▶ CHALLENGE 1
Translate into Spanish this sentence from the blog post on Elton John: "He started taking piano lessons at 7 and four years later won a junior scholarship to the Royal Academy of Music."
▶ CHALLENGE 2
Reproduce the passage of the blog post on Elton John starting at "They also got" and ending at "are really banal.".
==== SELECTED EXCERPT ====
Wednesday, 17 September 2014
209 Hello Elton John - Your Song
Chart entered : 23 January 1971
Chart peak : 7
Number of hits : 80
Elton is the first person we've covered who's had a hit this calendar year.
Another difficult one as I generally loathe this guy. I'll always have a soft spot for "Daniel" and can muster some appreciation for his early stuff but as a whole I think he's been staggeringly over-rewarded for a relatively modest talent and his personality is completely repellent. What's more he's been given an unwarranted leg up by his friends at the Beeb at key moments. When he was struggling in the wake of punk Radio One wouldn't consign him to the Radio Two playlist which would have killed off his career ; bilge like "Just Like Belgium" remained on rotation and throughout the eighties there seemed to be a deliberately concerted policy to maintain that he was a vital and relevant artist however much the likes of "Passengers " and a string of dismal duets suggested otherwise; the ghastly Bruno Brookes was the worst offender. When Watford made the FA Cup Final in 1984 they showed the video for "Sad Songs Say So Much" at least three times in the build-up and when "Nikita " came close to the top spot in the autumn of 1985 the song was featured three times on a half-hour Top Of The Pops programme to try and get it over the line.
Rant over, let's get on with it. Reginald Dwight was born in Pinner in 1947. His father was a semi-professional musician but later pushed young Reg to a more staid career. He started taking piano lessons at 7 and four years later won a junior scholarship to the Royal Academy of Music. Elton says he was a bit of a rebel there but the instructors have contradicted this saying he was a model student who paid for extra lessons. He started playing in pubs at 15 working in some of his own compositions as well as crowd-pleasing standards.
Also in 1962 he gathered together a band called Bluesology. They played at night while Reg was a messenger for a music publishing company. Their repertoire was as the name suggests mainly blues covers. By 1965 they were able to turn professional and made a living as a pick-up band for visiting American soul artists including the Isleys and Patti LaBelle.
They also got a record deal with Fontana and released their first single "Come Back Baby" in July 1965. Reg shared lead vocal duties with guitarist Stu Brown but he's the singer on this first record perhaps because it was his composition. It's not a bad debut effort , very much his record as the piano's really loud in the mix. It has a sort of Burt Bacharach feel to it although, tellingly, Reg's lyrics are really banal.
Their second single , also written and sung by Reg was released in February 1966. "Mr Frantic" is trying for an R& B groove but isn't very impressive. The production is so murky it's hard to make the title out and there's little inspiration in either the melody or the lyrics. Fontana weren't interested in them after that and they toured Germany. On their return they started working with Major Lance with an expanded line up.
==== SUPPLIED DATA ====
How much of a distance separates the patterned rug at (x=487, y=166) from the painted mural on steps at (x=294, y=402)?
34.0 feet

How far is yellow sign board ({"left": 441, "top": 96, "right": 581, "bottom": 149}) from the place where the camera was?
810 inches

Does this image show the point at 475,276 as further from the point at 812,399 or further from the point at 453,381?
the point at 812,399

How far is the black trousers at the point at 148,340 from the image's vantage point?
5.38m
====
▶ REPLY 1
Empezó a tomar clases de piano a los siete años y, cuatro años después, obtuvo una beca júnior de la Royal Academy of Music.

▶ REPLY 2
They also got a record deal with Fontana and released their first single "Come Back Baby" in July 1965. Reg shared lead vocal duties with guitarist Stu Brown but he's the singer on this first record perhaps because it was his composition. It's not a bad debut effort , very much his record as the piano's really loud in the mix. It has a sort of Burt Bacharach feel to it although, tellingly, Reg's lyrics are really banal.